Case Study #2: Open Discover® Workflow Management System's (WMS) Document Processing Performance on a Single Desktop PC

For Microsoft Azure performance case study see: https://github.com/dotfurther/Open-Discover-WhitePaper-1

Nearly 140 GB/hour processing rate based on collection (matter) end-to-end processing time on a single desktop PC

The end-to-end processing time includes:

Container extraction
Document text, metadata, language identification, embedded object/attachment extraction
PII/PHI/FERPA entity extraction
De-Nist of all documents
Deduplication of all documents
Load file creation (document and entity Relativity Dynamic Object (RDO) load files)

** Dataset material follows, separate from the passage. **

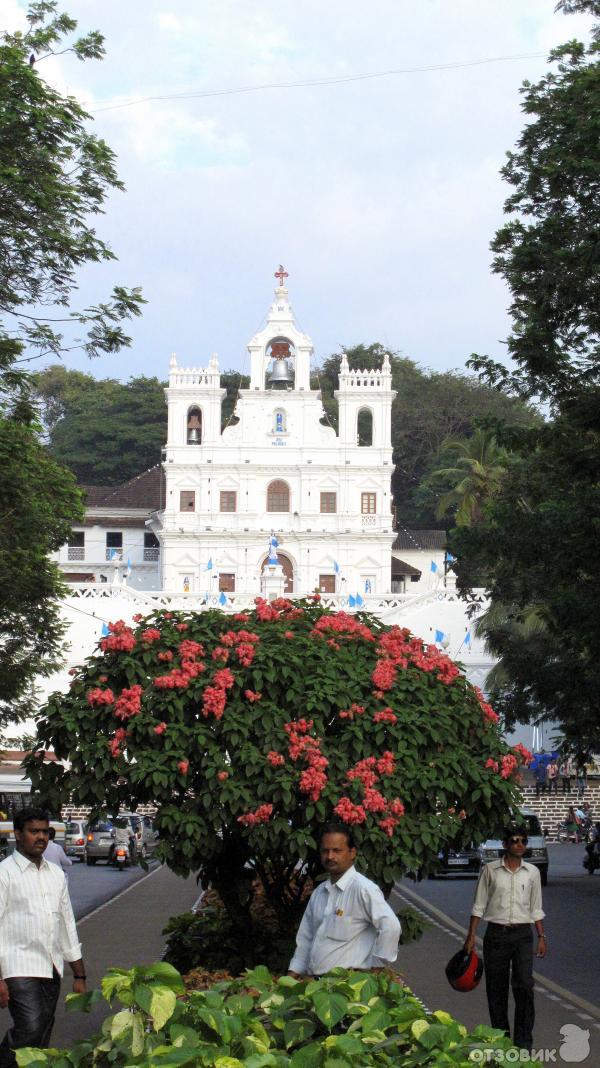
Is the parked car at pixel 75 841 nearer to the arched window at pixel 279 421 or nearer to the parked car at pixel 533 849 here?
the parked car at pixel 533 849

Processed Collection (Matter) for this Study:

Digital Corpora "Govdocs1" open-source dataset of nearly 1 million freely redistributable files
"Govdocs1" is 1000 ZIP (.zip) files, each with 1000 files.
"Govdocs1" total ZIP file size: 310.5 GB in size.
"Govdocs1" is 8 million documents and attachments expanded after processing.
"Govdocs1" 1 TB expanded size after processing all containers, attachments, and embedded documents (see Image 1)
Executable and other 'junk' file types were NOT excluded from processing.
OCR was not enabled for this study because OCR performance is based on how many OCR engines licensed or if user uses a web based OCR API. This case study is about raw processing performance without OCR; however, dotFurther's WMS has a very scalable solution for OCR.
"Govdocs1" is one of many QA tests that dotFurther runs before approving a new release.

Desktop PC Configuration:

AMD Ryzen 9 5950X 16-Core Processor (3.40 GHz)
128 GB RAM
Windows 11 Pro
Workflow Managment System (WMS) installed. WMS is a tasking based document processing/extraction/OCR system.
2 WMS Processing/OCR Workers (a WMS Worker is a distributable multi-threaded document processing/extraction/OCR engine)
SQL Server (storgage for WMS project/collection databases)
RabbitMQ (used for tasking message communication between WMS and Workers)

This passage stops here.